- **Task data**
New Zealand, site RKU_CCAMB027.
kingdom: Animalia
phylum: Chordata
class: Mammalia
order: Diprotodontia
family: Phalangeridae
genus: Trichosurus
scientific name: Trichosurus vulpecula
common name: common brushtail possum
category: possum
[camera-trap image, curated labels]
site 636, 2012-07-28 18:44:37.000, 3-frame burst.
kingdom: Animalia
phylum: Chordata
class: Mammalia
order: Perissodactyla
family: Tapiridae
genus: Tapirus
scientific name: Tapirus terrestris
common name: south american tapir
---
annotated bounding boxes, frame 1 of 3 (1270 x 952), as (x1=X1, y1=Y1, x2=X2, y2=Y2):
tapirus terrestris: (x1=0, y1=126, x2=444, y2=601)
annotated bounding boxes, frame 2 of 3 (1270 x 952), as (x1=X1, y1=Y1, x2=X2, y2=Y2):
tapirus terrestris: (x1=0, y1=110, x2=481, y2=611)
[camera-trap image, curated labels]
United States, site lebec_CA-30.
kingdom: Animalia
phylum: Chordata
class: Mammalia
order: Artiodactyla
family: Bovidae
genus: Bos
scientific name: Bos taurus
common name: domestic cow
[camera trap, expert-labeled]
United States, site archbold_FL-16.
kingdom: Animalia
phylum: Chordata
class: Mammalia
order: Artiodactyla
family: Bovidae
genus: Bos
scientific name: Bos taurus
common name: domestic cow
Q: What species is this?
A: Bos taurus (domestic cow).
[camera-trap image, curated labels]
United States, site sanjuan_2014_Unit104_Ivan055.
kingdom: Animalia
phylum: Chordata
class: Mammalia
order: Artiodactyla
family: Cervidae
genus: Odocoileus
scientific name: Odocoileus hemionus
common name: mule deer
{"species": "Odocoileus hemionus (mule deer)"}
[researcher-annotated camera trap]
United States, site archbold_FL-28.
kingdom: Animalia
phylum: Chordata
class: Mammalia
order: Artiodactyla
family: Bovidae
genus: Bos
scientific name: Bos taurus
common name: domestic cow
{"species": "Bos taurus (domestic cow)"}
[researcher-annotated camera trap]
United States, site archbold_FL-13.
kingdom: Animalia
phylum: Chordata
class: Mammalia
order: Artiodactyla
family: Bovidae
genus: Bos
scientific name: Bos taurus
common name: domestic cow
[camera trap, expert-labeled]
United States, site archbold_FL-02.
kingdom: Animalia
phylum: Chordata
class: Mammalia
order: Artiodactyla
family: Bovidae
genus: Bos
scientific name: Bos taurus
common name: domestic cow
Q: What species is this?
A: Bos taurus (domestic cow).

- **Exercise description**
Retype all of the listing exactly, leaving out no line.

- **Exercise response**
New Zealand, site RKU_CCAMB027.
kingdom: Animalia
phylum: Chordata
class: Mammalia
order: Diprotodontia
family: Phalangeridae
genus: Trichosurus
scientific name: Trichosurus vulpecula
common name: common brushtail possum
category: possum
[camera-trap image, curated labels]
site 636, 2012-07-28 18:44:37.000, 3-frame burst.
kingdom: Animalia
phylum: Chordata
class: Mammalia
order: Perissodactyla
family: Tapiridae
genus: Tapirus
scientific name: Tapirus terrestris
common name: south american tapir
---
annotated bounding boxes, frame 1 of 3 (1270 x 952), as (x1=X1, y1=Y1, x2=X2, y2=Y2):
tapirus terrestris: (x1=0, y1=126, x2=444, y2=601)
annotated bounding boxes, frame 2 of 3 (1270 x 952), as (x1=X1, y1=Y1, x2=X2, y2=Y2):
tapirus terrestris: (x1=0, y1=110, x2=481, y2=611)
[camera-trap image, curated labels]
United States, site lebec_CA-30.
kingdom: Animalia
phylum: Chordata
class: Mammalia
order: Artiodactyla
family: Bovidae
genus: Bos
scientific name: Bos taurus
common name: domestic cow
[camera trap, expert-labeled]
United States, site archbold_FL-16.
kingdom: Animalia
phylum: Chordata
class: Mammalia
order: Artiodactyla
family: Bovidae
genus: Bos
scientific name: Bos taurus
common name: domestic cow
Q: What species is this?
A: Bos taurus (domestic cow).
[camera-trap image, curated labels]
United States, site sanjuan_2014_Unit104_Ivan055.
kingdom: Animalia
phylum: Chordata
class: Mammalia
order: Artiodactyla
family: Cervidae
genus: Odocoileus
scientific name: Odocoileus hemionus
common name: mule deer
{"species": "Odocoileus hemionus (mule deer)"}
[researcher-annotated camera trap]
United States, site archbold_FL-28.
kingdom: Animalia
phylum: Chordata
class: Mammalia
order: Artiodactyla
family: Bovidae
genus: Bos
scientific name: Bos taurus
common name: domestic cow
{"species": "Bos taurus (domestic cow)"}
[researcher-annotated camera trap]
United States, site archbold_FL-13.
kingdom: Animalia
phylum: Chordata
class: Mammalia
order: Artiodactyla
family: Bovidae
genus: Bos
scientific name: Bos taurus
common name: domestic cow
[camera trap, expert-labeled]
United States, site archbold_FL-02.
kingdom: Animalia
phylum: Chordata
class: Mammalia
order: Artiodactyla
family: Bovidae
genus: Bos
scientific name: Bos taurus
common name: domestic cow
Q: What species is this?
A: Bos taurus (domestic cow).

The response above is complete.